Artificial intelligence is amplifying the efficiency of cyber-attacks on law firm emails, with security specialists warning that attackers are now using the same AI tools as legitimate organisations to target the profession.
Brendan Felstead, Director of Sales and Partner at Essential Tech, and Shaun Capps, Check Point Software MSP Partner Manager, addressed the AI issue at ALPMA’s Incident Response, Cyber Security – New threats & Proactive Measures event at Law Society House, Brisbane, on Thursday.
Mr Felstead said the profession’s focus on AI innovation had partially overshadowed a more uncomfortable truth that the hackers were evolving just as fast, with the number of AI-generated phishing attacks increasing 14 times in December 2025.
“Everyone’s talking about AI, but cybersecurity is still there,” he said. “And you’re actually finding that the AI criminals, the hackers behind this, are using AI to get better.
“But it’s really important to note, they’re not just sitting there making one for one email, they are going and getting their AI agents to do thousands and thousands of attempts at this.
“So then it’s really upping the effectiveness of them and the volume. So they’re not just doing 10 a day now, they’re doing hundreds if not thousands a day to try every business.
================================
== Using the information ==
A) According to the article on AI-driven cyber-attacks, by how much did AI-generated phishing attacks increase in December 2025?
B) Write a continuation of the article on AI-driven cyber-attacks on law firms, picking up after its last sentence.

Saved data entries
================================
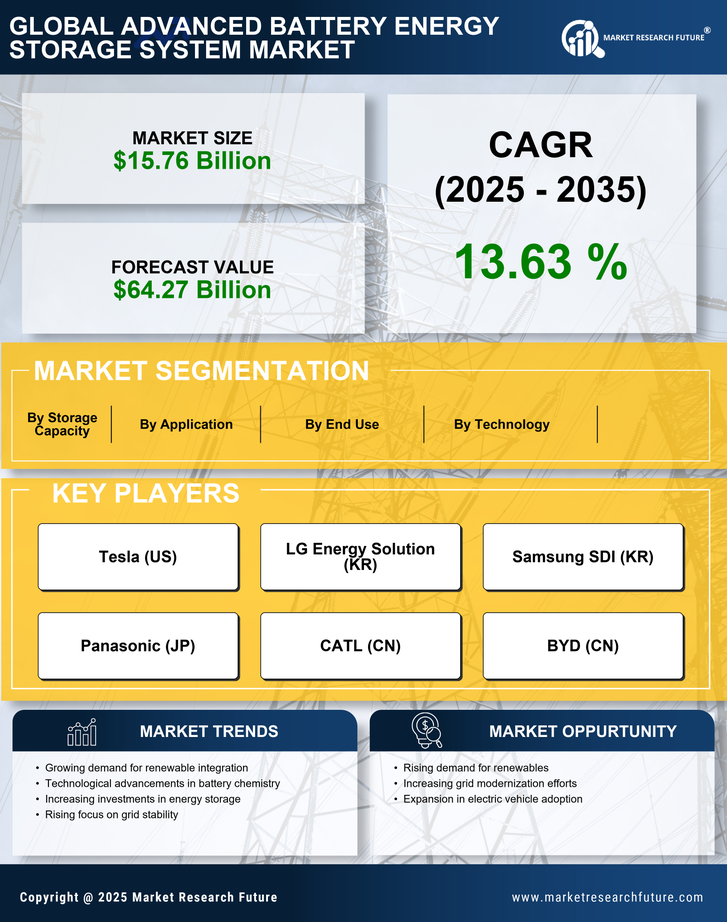 GLOBAL ADVANCED BATTERY ENERGY STORAGE SYSTEM MARKET

MARKET RESEARCH FUTURE®

MARKET SIZE
$15.76 Billion

FORECAST VALUE
$64.27 Billion

CAGR
(2025 - 2035)

13.63 %

MARKET SEGMENTATION

By Storage Capacity

By Application

By End Use

By Technology

KEY PLAYERS

Tesla (US)

LG Energy Solution (KR)

Samsung SDI (KR)

Panasonic (JP)

CATL (CN)

BYD (CN)

MARKET TRENDS

• Growing demand for renewable integration
• Technological advancements in battery chemistry
• Increasing investments in energy storage
• Rising focus on grid stability

MARKET OPPURTUNITY

• Rising demand for renewables
• Increasing grid modernization efforts
• Expansion in electric vehicle adoption

Copyright @ 2025 Market Research Future

www.marketresearchfuture.com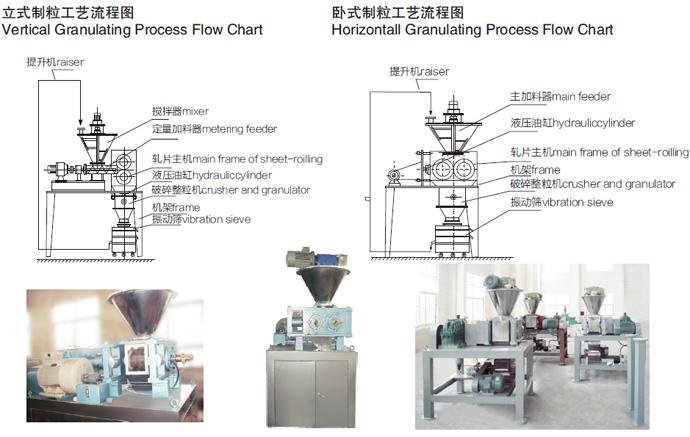 立式制粒工艺流程图
Vertical Granulating Process Flow Chart

提升机raiser
搅拌器mixer
定量加料器metering feeder
轧片主机main frame of sheet-roilling
液压油缸hydrauliccylinder
破碎整粒机crusher and granulator
机架frame
振动筛vibration sieve

卧式制粒工艺流程图
Horizontall Granulating Process Flow Chart

提升机raiser
主加料器main feeder
液压油缸hydrauliccylinder
轧片主机main frame of sheet-roilling
机架frame
破碎整粒机crusher and granulator
振动筛vibration sieve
================================
== Expected responses ==
A) They increased 14 times.

B)
“No matter what size, if it’s got an account, they’re going try it. So it’s not a mentality of, ‘I’m not a target’. You are absolutely a target because a law firm carries all their clients’ data.”
Mr Felstead warned that the days of spotting phishing emails by poor grammar or suspicious formatting were over, and that collaborative suites and platforms were also being used or replicated.
“As Shaun will say, the emails don’t even look like fake … you’re not looking for spelling anymore. They actually are something that you might fall for. I almost did last week so they are getting really good at this stuff.
“AI’s not just about the tools, but the criminals are using it the same ways. They’re working out what worked, then taking that and trying it again at the next place.”
He told attendees that cyber risk had become a board‑level responsibility, with regulators expecting rapid and transparent responses to breaches.
“This is really about board level, the partners, you guys, you’re the leadership, you’re going to be held responsible if there’s a breach, the government is watching, the regulators are watching,” Mr Felstead said.
“The OAIC (Office of the Australian Information Commissioner) now have timelines on how you respond.
“So the important thing that hopefully we can take away from here today is that what happens with a breach, it’s how you respond. It’s how you respond is going to be super important going forward. And that’s what the regulator’s looking for. It’s having that plan, being able to deliver it, and communicating.”

Another emerging risk he highlighted was Shadow AI – employees using unapproved AI tools on personal devices.
“People in your organisation … they’ve got tools they leave on their phone. If they’re not allowed to use them on their computer, they’re doing it on their phone. So you’ve got to protect and stop that data getting leaked.”
He then handed over to Mr Capps, who opened with a candid admission about the state of the threat landscape.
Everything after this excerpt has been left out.